Bapak Trinh Van Nam, yang tinggal di desa Van, komune Van Nham, juga menyatakan: "Keluarga saya telah lama menggunakan lahan seluas 0,5 hektar yang dikelola oleh perusahaan dan bersedia mengembalikan lahan tersebut serta menandatangani kontrak untuk melanjutkan produksi di lahan yang saat ini digunakan keluarga saya dari perusahaan. Namun, keluarga saya meminta agar Komite Rakyat komune menyarankan perusahaan untuk mengurangi volume produksi yang dikontrak dan mengganti 40% dari biaya yang telah dikeluarkan warga desa untuk membangun jalan yang menghubungkan ke perbukitan produksi kehutanan di masa lalu."
Dapat dipahami bahwa semua saran dari rumah tangga telah dikumpulkan oleh Komite Rakyat Komune dan dikirim ke perusahaan untuk ditindaklanjuti sesuai wewenangnya. Saat ini, perusahaan sedang menerima saran-saran dari masyarakat dan akan menindaklanjutinya sesegera mungkin.

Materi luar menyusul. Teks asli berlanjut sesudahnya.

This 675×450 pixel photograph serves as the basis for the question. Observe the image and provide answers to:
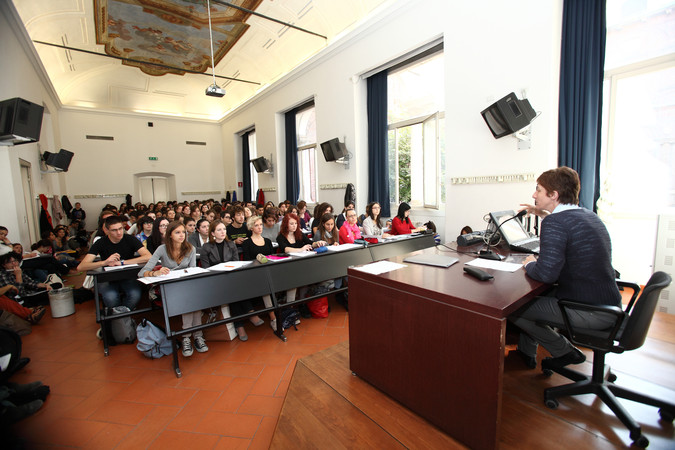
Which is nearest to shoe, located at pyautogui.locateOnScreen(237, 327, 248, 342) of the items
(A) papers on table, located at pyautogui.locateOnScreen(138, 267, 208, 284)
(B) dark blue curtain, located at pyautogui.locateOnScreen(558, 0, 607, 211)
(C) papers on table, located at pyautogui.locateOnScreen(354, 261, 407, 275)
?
(A) papers on table, located at pyautogui.locateOnScreen(138, 267, 208, 284)

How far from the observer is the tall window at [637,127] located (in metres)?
3.54

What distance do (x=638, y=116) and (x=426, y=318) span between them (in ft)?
13.9

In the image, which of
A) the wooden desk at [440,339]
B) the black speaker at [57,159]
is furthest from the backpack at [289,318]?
the black speaker at [57,159]

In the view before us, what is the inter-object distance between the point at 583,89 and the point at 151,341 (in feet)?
17.5

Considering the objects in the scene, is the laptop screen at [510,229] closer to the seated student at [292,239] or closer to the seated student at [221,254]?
the seated student at [292,239]

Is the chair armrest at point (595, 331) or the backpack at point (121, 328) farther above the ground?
the chair armrest at point (595, 331)

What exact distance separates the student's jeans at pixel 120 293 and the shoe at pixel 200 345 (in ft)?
2.97

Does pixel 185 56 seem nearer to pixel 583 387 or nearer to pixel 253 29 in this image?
pixel 253 29

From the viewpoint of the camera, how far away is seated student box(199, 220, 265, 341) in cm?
316

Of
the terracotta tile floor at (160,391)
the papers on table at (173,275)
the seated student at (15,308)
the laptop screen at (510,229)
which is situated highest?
the laptop screen at (510,229)

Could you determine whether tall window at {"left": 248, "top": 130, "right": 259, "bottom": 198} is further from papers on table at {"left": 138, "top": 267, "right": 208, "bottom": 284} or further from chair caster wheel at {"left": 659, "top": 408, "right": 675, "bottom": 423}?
chair caster wheel at {"left": 659, "top": 408, "right": 675, "bottom": 423}

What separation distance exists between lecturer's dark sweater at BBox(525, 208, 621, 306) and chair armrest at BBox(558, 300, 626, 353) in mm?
106

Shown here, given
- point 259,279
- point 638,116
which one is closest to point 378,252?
point 259,279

Untuk menyelesaikan 50% beban kerja yang tersisa pada kuartal ketiga tahun 2026, Komite Pengarah komune Van Nham terus meninjau dengan cermat berkas setiap kasus tertentu, untuk terus membujuk masyarakat agar mengembalikan tanah dan menandatangani kontrak sewa tanah dengan perusahaan tersebut.

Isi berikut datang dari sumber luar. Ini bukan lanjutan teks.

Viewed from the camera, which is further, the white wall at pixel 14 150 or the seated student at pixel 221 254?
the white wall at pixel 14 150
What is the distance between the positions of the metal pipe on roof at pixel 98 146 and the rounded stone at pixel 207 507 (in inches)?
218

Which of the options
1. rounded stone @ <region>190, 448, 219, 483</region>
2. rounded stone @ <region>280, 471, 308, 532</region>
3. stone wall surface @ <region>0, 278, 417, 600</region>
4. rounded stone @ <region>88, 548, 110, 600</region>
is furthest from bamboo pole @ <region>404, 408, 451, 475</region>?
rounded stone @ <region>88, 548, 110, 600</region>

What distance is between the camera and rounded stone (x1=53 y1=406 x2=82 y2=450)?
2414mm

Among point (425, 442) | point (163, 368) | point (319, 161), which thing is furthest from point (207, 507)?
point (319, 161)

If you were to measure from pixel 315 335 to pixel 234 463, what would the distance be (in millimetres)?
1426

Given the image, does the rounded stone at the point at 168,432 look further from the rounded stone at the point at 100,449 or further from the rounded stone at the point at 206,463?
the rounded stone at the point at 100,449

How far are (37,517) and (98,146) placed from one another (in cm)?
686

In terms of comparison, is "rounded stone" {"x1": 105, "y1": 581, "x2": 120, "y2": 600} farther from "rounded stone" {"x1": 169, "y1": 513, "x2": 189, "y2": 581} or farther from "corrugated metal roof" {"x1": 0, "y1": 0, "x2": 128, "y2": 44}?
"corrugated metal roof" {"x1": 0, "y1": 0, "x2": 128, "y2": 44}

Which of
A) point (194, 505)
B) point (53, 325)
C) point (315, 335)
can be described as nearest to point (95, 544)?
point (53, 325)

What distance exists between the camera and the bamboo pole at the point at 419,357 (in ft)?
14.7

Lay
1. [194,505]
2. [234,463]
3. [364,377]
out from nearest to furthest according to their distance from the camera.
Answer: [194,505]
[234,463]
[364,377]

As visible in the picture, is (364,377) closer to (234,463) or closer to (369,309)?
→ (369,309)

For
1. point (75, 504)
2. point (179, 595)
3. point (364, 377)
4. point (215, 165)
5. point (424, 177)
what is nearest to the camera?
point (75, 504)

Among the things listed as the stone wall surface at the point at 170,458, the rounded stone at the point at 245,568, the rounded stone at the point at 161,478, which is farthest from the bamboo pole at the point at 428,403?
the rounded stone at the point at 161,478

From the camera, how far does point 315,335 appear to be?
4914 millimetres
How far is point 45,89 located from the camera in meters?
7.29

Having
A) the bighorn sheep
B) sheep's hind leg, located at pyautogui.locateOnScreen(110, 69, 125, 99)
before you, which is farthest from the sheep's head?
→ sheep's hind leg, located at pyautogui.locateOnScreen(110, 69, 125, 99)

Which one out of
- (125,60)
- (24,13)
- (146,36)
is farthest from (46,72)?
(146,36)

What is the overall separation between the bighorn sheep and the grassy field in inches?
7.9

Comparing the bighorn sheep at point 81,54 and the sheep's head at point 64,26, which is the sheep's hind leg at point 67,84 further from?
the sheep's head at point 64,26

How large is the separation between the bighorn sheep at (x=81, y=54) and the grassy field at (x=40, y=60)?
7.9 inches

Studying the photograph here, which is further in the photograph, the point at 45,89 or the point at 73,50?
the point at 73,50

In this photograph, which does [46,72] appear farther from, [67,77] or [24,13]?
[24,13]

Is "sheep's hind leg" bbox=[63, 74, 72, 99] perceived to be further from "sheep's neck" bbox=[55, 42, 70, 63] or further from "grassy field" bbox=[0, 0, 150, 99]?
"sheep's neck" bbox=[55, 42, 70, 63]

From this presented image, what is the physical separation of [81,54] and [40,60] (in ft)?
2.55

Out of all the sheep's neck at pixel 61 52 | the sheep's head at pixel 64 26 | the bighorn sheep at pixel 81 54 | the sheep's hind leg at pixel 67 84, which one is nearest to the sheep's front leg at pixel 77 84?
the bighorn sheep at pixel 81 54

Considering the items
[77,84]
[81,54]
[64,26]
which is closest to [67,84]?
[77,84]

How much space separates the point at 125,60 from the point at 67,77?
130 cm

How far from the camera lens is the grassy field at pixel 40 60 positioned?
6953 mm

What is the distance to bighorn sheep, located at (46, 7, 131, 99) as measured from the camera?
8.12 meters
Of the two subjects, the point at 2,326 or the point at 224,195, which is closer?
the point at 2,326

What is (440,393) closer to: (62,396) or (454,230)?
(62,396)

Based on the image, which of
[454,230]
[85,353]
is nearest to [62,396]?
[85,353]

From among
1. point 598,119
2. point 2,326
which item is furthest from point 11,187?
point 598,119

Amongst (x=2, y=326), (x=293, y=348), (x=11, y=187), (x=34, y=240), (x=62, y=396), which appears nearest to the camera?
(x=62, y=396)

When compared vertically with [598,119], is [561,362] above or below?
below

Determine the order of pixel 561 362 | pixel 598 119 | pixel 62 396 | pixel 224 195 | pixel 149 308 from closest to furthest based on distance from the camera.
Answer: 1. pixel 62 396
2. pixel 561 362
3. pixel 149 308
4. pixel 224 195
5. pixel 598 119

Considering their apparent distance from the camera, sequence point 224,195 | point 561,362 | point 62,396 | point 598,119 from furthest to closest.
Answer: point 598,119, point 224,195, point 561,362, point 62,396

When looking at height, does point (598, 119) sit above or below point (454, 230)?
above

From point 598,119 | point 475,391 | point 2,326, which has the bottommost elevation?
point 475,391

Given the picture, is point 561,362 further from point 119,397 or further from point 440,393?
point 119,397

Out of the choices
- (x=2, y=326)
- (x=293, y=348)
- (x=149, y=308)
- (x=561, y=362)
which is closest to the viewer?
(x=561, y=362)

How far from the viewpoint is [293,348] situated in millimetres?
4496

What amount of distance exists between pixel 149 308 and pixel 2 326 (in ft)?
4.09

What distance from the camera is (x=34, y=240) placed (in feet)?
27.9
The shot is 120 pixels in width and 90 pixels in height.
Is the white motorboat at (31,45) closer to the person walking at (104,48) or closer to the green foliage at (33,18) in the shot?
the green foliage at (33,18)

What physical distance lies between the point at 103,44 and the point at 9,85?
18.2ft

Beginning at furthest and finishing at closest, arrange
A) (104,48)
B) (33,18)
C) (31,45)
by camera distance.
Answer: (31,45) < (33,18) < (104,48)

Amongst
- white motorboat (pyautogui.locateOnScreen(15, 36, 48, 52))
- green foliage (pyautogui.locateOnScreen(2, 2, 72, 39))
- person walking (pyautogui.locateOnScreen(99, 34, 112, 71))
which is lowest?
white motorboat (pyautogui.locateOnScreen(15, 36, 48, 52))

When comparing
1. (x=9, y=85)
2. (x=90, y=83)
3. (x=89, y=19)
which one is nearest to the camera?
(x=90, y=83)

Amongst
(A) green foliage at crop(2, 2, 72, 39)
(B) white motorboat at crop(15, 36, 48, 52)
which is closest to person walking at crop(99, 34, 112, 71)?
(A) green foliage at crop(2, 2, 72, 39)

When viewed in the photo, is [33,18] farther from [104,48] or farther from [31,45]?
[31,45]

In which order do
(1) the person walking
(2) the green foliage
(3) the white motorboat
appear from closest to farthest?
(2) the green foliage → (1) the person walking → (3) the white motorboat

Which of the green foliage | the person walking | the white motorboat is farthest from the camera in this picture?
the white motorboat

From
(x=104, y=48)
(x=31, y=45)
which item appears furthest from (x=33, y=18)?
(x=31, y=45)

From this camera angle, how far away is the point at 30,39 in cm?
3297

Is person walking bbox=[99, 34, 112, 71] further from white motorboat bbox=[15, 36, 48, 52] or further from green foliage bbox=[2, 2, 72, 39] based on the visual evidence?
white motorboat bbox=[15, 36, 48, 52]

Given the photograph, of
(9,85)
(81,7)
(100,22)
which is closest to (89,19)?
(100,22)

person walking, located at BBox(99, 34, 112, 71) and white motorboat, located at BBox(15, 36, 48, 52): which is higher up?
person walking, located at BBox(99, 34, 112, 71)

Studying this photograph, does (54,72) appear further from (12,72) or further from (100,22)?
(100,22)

Kamerad Luong Quynh Nga , Wakil Sekretaris Tetap Komite Partai Komune Van Nham dan Wakil Ketua Komite Pengarah untuk penyelesaian sengketa tanah dan penguasaan lahan secara ilegal antara rumah tangga dan individu serta Perusahaan Terbatas Satu Anggota Kehutanan Dong Bac, menyatakan: Luas lahan dan jumlah rumah tangga yang terlibat dalam sengketa dan penguasaan lahan secara ilegal masih signifikan. Komite Pengarah Komune mengadakan pertemuan pendahuluan untuk meninjau hasil pelaksanaan pada kuartal kedua dan menetapkan tugas untuk kuartal ketiga guna menyelesaikan semua kasus secara tuntas pada September 2026. Pada saat yang sama, Komite Pengarah meminta Dinas Ekonomi Komune untuk meninjau dan menyesuaikan catatan kadaster tanah dari setiap kasus, mengembalikan tanah, dan menentukan batas tanah antara tanah yang dikelola dan digunakan oleh masyarakat dan tanah yang dikelola oleh perusahaan, untuk menerapkan langkah-langkah pengelolaan lahan yang ketat, transparan, dan efektif di Komune di masa mendatang.

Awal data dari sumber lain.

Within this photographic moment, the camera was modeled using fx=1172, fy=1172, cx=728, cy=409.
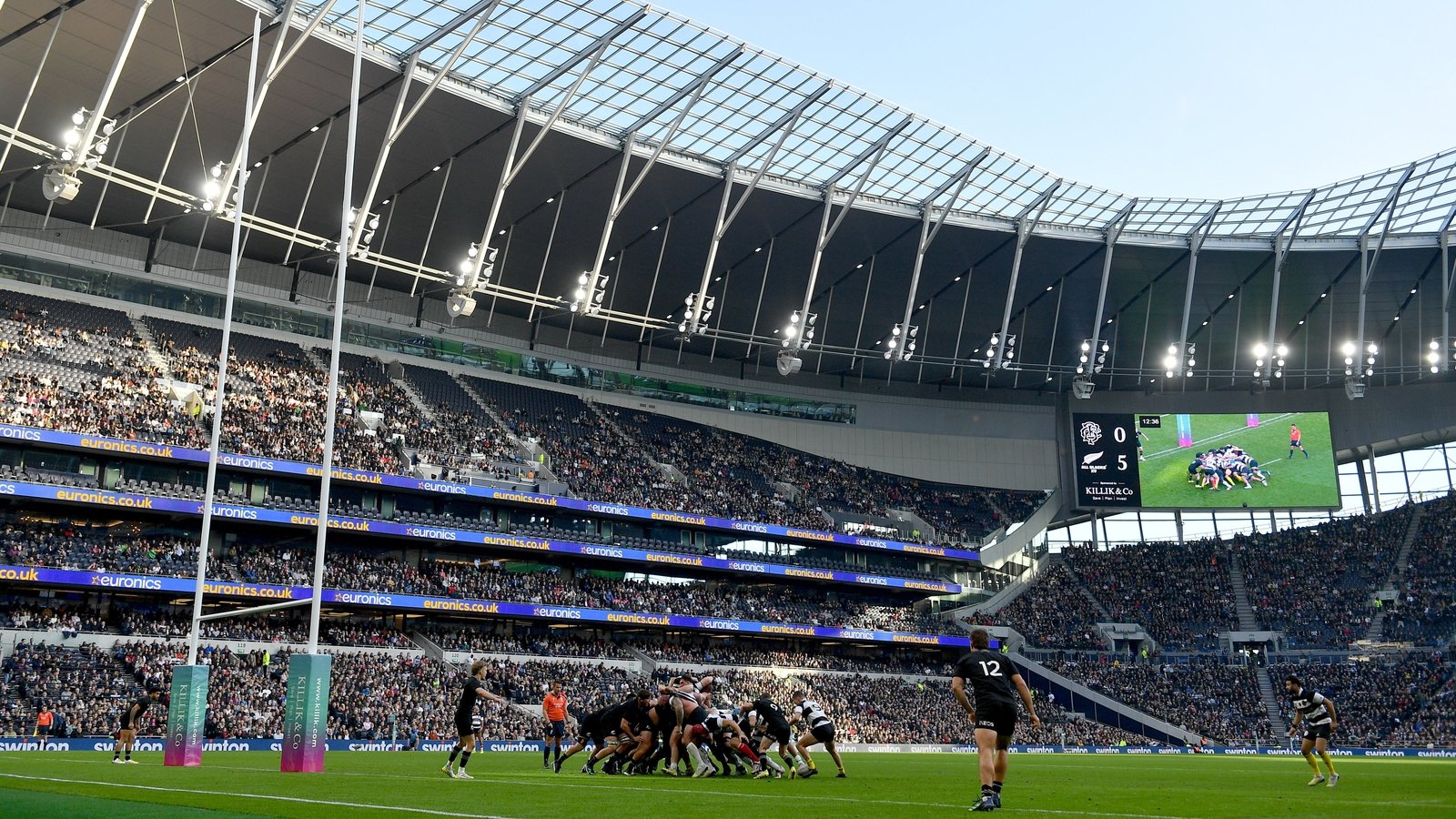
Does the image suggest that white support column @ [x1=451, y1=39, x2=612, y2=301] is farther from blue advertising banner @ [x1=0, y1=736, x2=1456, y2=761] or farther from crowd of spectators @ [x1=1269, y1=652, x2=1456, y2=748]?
crowd of spectators @ [x1=1269, y1=652, x2=1456, y2=748]

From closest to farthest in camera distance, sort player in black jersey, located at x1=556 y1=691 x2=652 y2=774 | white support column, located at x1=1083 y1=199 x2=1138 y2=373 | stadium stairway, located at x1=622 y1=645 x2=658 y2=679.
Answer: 1. player in black jersey, located at x1=556 y1=691 x2=652 y2=774
2. stadium stairway, located at x1=622 y1=645 x2=658 y2=679
3. white support column, located at x1=1083 y1=199 x2=1138 y2=373

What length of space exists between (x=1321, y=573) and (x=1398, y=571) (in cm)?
375

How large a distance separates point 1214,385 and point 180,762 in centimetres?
6539

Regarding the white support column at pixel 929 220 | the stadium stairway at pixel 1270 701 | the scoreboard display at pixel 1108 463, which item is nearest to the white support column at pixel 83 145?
the white support column at pixel 929 220

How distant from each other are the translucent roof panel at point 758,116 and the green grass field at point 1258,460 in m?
11.4

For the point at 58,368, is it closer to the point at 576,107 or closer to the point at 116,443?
the point at 116,443

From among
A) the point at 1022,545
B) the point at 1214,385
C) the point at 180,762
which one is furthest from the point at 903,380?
the point at 180,762

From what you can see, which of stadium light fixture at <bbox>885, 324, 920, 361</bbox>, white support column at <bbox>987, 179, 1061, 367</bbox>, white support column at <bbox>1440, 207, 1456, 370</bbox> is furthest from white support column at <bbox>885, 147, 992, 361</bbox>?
white support column at <bbox>1440, 207, 1456, 370</bbox>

Dengan keterlibatan pemerintah yang menentukan serta kerja sama dan konsensus masyarakat dan pelaku usaha dalam menyelesaikan sengketa dan penguasaan lahan ilegal, arah baru terbuka untuk pembangunan ekonomi kehutanan berkelanjutan di komune Van Nham. Hal ini akan secara efektif memanfaatkan lahan milik negara dan memastikan mata pencaharian jangka panjang bagi masyarakat yang berpartisipasi dalam reboisasi.